21 The Defendant has also had a number of difficulties in his personal circumstances with his wife suffering ill health following an accident in July 2001, his son having a bad back injury following an accident and the Defendant himself suffering from ill health. I accept the pressures on him were compounded by him taking on increasing amounts of work without administrative assistance in circumstances where he had not before had any experience of private practice.
22 I am also informed that having realised that his accreditation had lapsed the Defendant applied for re-accreditation on 9 September 2003. In the following week it is his evidence that he attempted suicide twice and was thereafter admitted to hospital for treatment. Following a letter from the Department, the Defendant undertook not to issue further certifications on 22 September 2003 and ceased operating his business as a private certifier. Following amendments made to the accreditation regime contained in the EP&A Act and the Environmental Planning and Assessment Regulations 2000 the Defendant’s application for re-accreditation was refused by the Department and the Defendant is not currently able to work as a private certifier at all.
23 I consider that, in these circumstances, the factors under s 10(3)(i) and (iii) in particular apply and that no conviction should be recorded against the Defendant and I will make formal orders to that effect.
Costs
24 I must also deal with the matter of costs. Under s 253(1)(c) of the Criminal Procedure Act (1986) the Court may order an accused person to pay the Prosecutor’s costs if an order under s 10 of the Crimes (Sentencing Procedure) Act 1999 is made.
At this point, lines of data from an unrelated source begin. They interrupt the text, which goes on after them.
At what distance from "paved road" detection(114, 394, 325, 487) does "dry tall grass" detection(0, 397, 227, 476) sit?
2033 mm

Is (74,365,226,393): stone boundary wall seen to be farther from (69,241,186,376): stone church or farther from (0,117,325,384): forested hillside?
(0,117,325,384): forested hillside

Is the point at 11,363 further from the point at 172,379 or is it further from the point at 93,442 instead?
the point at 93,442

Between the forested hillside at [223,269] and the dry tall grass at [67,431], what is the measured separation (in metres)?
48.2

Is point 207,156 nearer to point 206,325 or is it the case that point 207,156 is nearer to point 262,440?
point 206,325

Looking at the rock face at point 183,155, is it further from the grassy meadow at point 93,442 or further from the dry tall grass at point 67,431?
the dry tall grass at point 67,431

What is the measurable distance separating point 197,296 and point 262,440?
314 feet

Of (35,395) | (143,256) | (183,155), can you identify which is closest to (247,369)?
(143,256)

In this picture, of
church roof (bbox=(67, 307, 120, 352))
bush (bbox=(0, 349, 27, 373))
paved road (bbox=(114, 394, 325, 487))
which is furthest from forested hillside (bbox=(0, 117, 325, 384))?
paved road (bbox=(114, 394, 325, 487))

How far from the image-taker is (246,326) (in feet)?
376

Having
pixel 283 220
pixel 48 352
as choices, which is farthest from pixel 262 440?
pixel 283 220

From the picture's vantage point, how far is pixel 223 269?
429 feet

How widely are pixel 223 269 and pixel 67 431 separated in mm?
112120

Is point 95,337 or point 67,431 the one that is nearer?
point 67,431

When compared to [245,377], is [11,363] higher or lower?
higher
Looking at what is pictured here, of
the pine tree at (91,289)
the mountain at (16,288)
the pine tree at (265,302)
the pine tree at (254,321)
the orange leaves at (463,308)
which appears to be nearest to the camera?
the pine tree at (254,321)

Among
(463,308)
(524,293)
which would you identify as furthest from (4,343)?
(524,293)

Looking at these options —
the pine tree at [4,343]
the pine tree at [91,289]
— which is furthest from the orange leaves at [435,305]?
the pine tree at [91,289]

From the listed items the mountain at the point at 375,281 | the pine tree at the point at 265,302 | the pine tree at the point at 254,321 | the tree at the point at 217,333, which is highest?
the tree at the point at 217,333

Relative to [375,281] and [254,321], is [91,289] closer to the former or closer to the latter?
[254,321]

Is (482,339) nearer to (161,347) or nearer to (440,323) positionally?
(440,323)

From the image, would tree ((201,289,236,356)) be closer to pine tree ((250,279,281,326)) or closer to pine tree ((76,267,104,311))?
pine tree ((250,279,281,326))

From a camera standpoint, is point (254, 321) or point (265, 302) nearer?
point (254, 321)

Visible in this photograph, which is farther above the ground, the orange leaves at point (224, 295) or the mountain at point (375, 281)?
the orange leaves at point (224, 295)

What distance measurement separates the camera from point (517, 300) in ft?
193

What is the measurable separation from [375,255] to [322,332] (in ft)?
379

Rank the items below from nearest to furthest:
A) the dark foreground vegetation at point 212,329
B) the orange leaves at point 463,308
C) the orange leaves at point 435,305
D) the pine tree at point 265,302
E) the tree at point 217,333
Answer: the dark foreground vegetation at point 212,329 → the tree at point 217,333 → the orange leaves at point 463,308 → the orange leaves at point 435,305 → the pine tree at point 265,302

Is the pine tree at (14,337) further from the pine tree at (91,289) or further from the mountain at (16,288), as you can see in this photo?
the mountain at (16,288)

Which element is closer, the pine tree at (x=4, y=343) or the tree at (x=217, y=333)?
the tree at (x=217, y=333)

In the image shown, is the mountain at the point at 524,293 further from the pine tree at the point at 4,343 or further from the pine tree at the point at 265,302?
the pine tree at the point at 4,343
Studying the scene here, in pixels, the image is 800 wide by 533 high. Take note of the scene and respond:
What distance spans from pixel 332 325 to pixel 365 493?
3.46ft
The Prosecutor is seeking its costs in relation to this prosecution but this is opposed by the Defendant’s counsel who submits that each party should pay its own costs. The Defendant’s counsel relied on Latoudis v Casey (1990) 170 CLR 534 to submit that it is not appropriate that an award of costs be made in this case as the Defendant does not have the financial means to pay such an award of costs, and an award of costs is intended to be compensatory rather than punitive.
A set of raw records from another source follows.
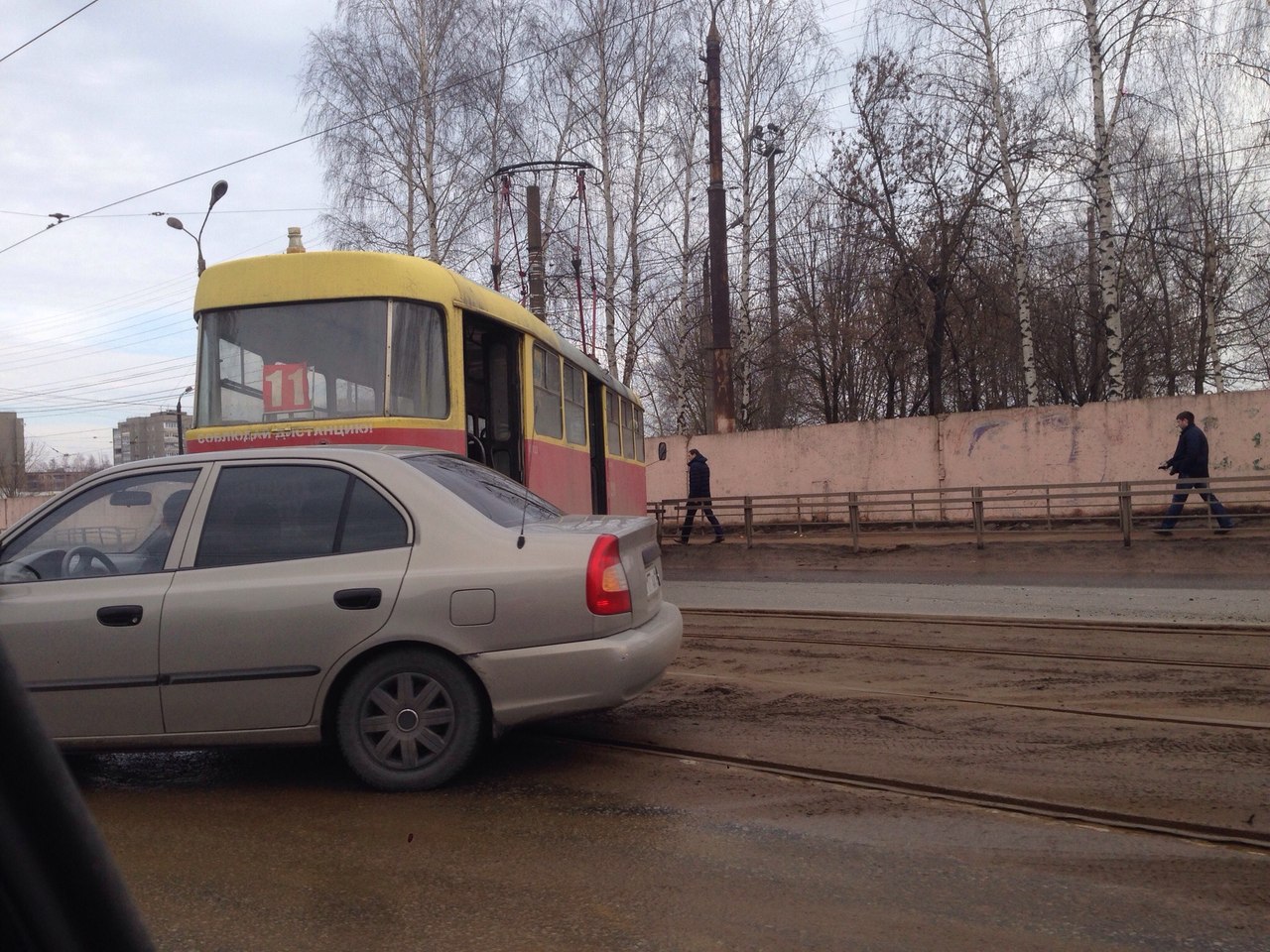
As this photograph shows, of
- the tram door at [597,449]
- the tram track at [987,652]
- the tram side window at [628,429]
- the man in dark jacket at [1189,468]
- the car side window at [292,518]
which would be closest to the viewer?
the car side window at [292,518]

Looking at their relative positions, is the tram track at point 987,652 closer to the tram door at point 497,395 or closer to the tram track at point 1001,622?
the tram track at point 1001,622

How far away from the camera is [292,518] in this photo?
16.2 ft

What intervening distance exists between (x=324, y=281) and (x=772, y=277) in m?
24.2

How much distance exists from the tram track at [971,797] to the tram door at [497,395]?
530 centimetres

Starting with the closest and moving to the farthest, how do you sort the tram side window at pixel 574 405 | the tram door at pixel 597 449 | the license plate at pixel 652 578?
the license plate at pixel 652 578 < the tram side window at pixel 574 405 < the tram door at pixel 597 449

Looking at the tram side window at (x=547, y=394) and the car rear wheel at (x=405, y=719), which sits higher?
the tram side window at (x=547, y=394)

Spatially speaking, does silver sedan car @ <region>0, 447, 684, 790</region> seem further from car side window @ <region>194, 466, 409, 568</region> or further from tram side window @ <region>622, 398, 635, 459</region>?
tram side window @ <region>622, 398, 635, 459</region>

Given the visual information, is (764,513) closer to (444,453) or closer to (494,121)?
(494,121)

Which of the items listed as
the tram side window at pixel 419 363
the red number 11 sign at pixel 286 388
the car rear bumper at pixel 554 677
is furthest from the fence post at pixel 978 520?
the car rear bumper at pixel 554 677

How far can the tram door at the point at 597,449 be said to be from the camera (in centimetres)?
1475

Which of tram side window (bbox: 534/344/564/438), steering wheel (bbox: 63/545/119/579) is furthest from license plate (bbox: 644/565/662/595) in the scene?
tram side window (bbox: 534/344/564/438)

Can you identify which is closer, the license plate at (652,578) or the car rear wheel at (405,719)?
the car rear wheel at (405,719)

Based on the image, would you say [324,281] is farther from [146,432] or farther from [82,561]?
[146,432]

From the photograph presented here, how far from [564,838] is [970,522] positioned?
1839 cm
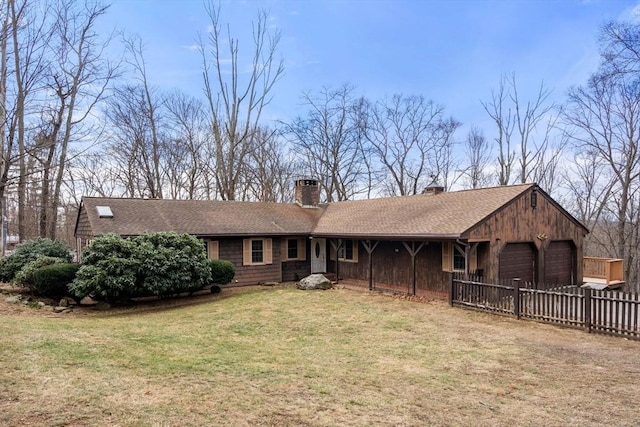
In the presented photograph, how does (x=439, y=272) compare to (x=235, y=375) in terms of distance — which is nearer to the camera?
(x=235, y=375)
25 I have affidavit evidence as to the Defendant’s means before me. He has had to sell his house and presently lives in rental accommodation with his family. He has substantial debts owing as a result of his business as a private certifier folding and he has had to borrow money from his family to pay for living expenses. While currently working for Gosford City Council, his income has been substantially reduced since his business as a private certifier ceased.
26 I was referred to a decision also by the Defendant’s counsel of Pearlman J in the matter of Morrison v Peacock and Roslyndale Shipping Company Pty Ltd [2003] NSWLEC 68 and this was said to support an argument that in appropriate cases the Court will make no order as to costs in favour of a successful Prosecutor. I have to say however that the facts of that case are not directly applicable here.
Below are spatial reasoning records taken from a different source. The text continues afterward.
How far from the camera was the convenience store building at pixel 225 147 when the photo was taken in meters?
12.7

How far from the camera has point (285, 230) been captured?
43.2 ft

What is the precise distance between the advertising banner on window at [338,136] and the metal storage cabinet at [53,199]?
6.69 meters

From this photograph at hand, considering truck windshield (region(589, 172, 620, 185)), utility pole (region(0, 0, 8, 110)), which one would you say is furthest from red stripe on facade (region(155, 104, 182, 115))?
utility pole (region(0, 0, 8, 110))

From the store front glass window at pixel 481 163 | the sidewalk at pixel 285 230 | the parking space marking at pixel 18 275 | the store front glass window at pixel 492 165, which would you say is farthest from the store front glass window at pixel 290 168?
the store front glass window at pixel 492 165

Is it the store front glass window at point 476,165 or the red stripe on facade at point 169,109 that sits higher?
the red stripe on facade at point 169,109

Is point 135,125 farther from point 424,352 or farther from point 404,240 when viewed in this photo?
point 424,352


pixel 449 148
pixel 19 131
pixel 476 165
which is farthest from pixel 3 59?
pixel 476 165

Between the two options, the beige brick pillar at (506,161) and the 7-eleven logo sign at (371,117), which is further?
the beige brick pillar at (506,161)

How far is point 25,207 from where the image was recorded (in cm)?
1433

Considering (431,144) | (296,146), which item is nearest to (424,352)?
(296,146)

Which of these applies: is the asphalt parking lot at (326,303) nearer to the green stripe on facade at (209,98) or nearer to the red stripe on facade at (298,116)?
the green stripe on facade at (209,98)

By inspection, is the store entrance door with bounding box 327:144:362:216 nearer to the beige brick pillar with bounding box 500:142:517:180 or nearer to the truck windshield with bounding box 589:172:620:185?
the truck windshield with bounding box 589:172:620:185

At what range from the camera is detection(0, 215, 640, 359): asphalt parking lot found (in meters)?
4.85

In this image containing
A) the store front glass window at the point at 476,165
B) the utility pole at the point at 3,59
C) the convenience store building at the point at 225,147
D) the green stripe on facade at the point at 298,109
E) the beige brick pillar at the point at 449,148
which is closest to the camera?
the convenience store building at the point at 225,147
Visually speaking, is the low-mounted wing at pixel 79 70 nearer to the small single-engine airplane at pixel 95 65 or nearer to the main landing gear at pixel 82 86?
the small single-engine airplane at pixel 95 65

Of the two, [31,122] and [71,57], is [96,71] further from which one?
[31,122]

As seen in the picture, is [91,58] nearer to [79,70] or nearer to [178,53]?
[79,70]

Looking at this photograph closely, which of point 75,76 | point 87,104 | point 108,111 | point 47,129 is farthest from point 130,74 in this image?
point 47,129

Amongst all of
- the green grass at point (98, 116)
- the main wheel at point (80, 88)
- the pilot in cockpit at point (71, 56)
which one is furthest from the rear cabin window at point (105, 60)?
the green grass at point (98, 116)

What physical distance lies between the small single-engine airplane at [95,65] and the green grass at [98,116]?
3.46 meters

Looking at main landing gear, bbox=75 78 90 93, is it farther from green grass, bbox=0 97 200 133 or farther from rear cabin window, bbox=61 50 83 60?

27 The usual approach in these circumstances in this Court is that costs generally would be ordered in favour of the Prosecutor. The inability of the Defendant to pay is not a reason why the Prosecutor should not get an order for costs. I therefore think it is appropriate that I do make an order for costs in the Prosecutor’s favour. I can say however that, on the evidence before me as to the Defendant’s means, it would appear there is little utility in the Prosecutor seeking to enforce that order.
28 The Court makes the following orders:
- 1. The offences with which the Defendant is charged are proved.
2. Without proceeding to a conviction the Court directs that the relevant charge be dismissed pursuant to s 10(1)(a) of the Crimes (Sentencing Procedure) Act 1999.
3. The Defendant is ordered to pay the Prosecutor’s costs as agreed or assessed.
4. The exhibits except exhibit A may be returned.